By Derek Hawkins
Thursday, October 12, 2017
A white restaurant manager accused of enslaving and abusing a mentally disabled black man has been indicted by a federal grand jury in South Carolina on a charge of forced labor.
Federal prosecutors say Bobby Paul Edwards used “force, threats of force, physical restraint, and coercion” to compel John Christopher Smith to work as a buffet cook at J&J Cafeteria in Conway, S.C., for more than five years.
Edwards, 52, was arrested this week and pleaded not guilty in open court on Wednesday, shortly after prosecutors announced the indictment, records show.
The full title of the charge is “attempt to establish peonage, slavery, involuntary servitude or human trafficking.” It carries a maximum sentence of 20 years in prison and $250,000 in fines. If convicted, Edwards will have to pay restitution to Smith.
Edwards’s attorney Scott Bellamy didn’t immediately respond to a message seeking comment.
Though the indictment was unsealed, it remained inaccessible to the public as of Thursday morning. But details about Smith’s alleged enslavement were documented in a federal lawsuit civil attorneys filed on his behalf in late 2015.
Smith, a 39-year-old with a mild cognitive disability, had worked for more than two decades without issue at the J&J Cafeteria, washing dishes, busing tables and later cooking food at the folksy small town diner. But when Edwards took over as manager in 2010, Smith said, the job turned into a nightmare.
Edwards would force Smith to work from dawn until late into the night, seven days a week, with little or no pay, no benefits and no vacation time, Smith alleged. Some days he would leave so exhausted and weak he had to be carried home and “physically fed drink and food.”
Smith described Edwards like a slave driver. He said the manager would call him racial slurs, and threaten to “stomp” his throat and beat him “until people would not recognize him.”
Edwards also assaulted him regularly, sometimes taking Smith into the restaurant’s freezer or back office to keep others from noticing, the lawsuit said.
In one instance, Smith said, Edwards dipped a pair of tongs into hot frying grease and scalded the back of his neck. On another occasion, when Smith didn’t bring food out to the buffet fast enough, Edwards took Smith into the back of the restaurant and whipped him with a belt buckle, according to the complaint.
“Plaintiff was heard crying like a child and yelling, ‘No, Bobby, please!’ After this beating, Defendant Bobby forced Plaintiff to get back to work,” the complaint read.
The combination of threats and actual abuse made Smith so afraid, the lawsuit said, “that he felt coming forward would be fruitless” and bring about “more aggravated abuse or even death.”
All the while, Smith lived in squalor behind the restaurant in a roach-infested apartment owned by Edwards, according to the complaint. Smith’s attorneys described the conditions there as “sub-human,” “deplorable” and “harmful to human health.”

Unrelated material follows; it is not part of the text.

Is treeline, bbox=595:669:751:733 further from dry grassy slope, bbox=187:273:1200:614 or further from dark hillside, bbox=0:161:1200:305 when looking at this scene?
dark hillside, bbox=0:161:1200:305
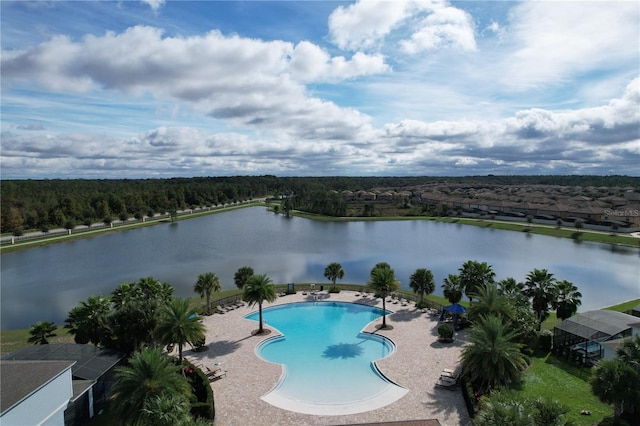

Edwards allegedly told Smith that he had a bank account with more than $30,000 of his earnings, but Smith said he was never paid any of that money or given access to the account. The restaurant reported that Smith earned less than $1,000 per quarter, even though he was regularly working 18-hour days, according to the complaint.
The lawsuit accused Edwards and his brother, Ernest J. Edwards, the owner of the restaurant, of slavery, discrimination and labor violations. Both have denied wrongdoing.
Like Smith, waitresses at the J&J Cafeteria were reluctant to come forward because they feared Bobby Paul Edwards, according to Geneane Caines, an advocate for Smith who said her daughter-in-law worked at the restaurant.
“Customers that were going in there would hear stuff and they didn’t know what was going on, and they would ask the waitresses, and the waitresses were so scared of Bobby they wouldn’t tell them then what it was,” Caines told WMBF last year.
In October 2014, Caines reported the alleged abuse of Smith to authorities. Local police, the South Carolina Department of Social Services and the NAACP got involved soon after. When social workers checked on Smith, they found scars on his back. He was immediately placed in the custody of Adult Protective Services.
Edwards was arrested and charged with second-degree assault. That case is pending in state court.
In February of last year, attorneys for Smith dismissed Edwards from their lawsuit “without prejudice,” indicating that they were considering amending their complaint or seeking remedies in criminal court. Edwards’s brother and the restaurant are still named as defendants, records show.
In Wednesday’s announcement, prosecutors alleged Edwards held Smith captive from September 2009 to October 2014, an even longer period than Smith’s attorneys outlined in their lawsuit.
“Our client is very appreciative of the efforts put forth by the U.S. government in its investigation,” David Aylor, an attorney for Smith, told the Post and Courier Wednesday. “And he believes that ultimately, justice will be served.”
Smith told WMBF he was 12 years old when he started working at J&J Cafeteria, a squat brick building on a sleepy thoroughfare in Conway that serves Southern comfort food and traditional diner fare. He liked the job until Edwards took over, he told the station.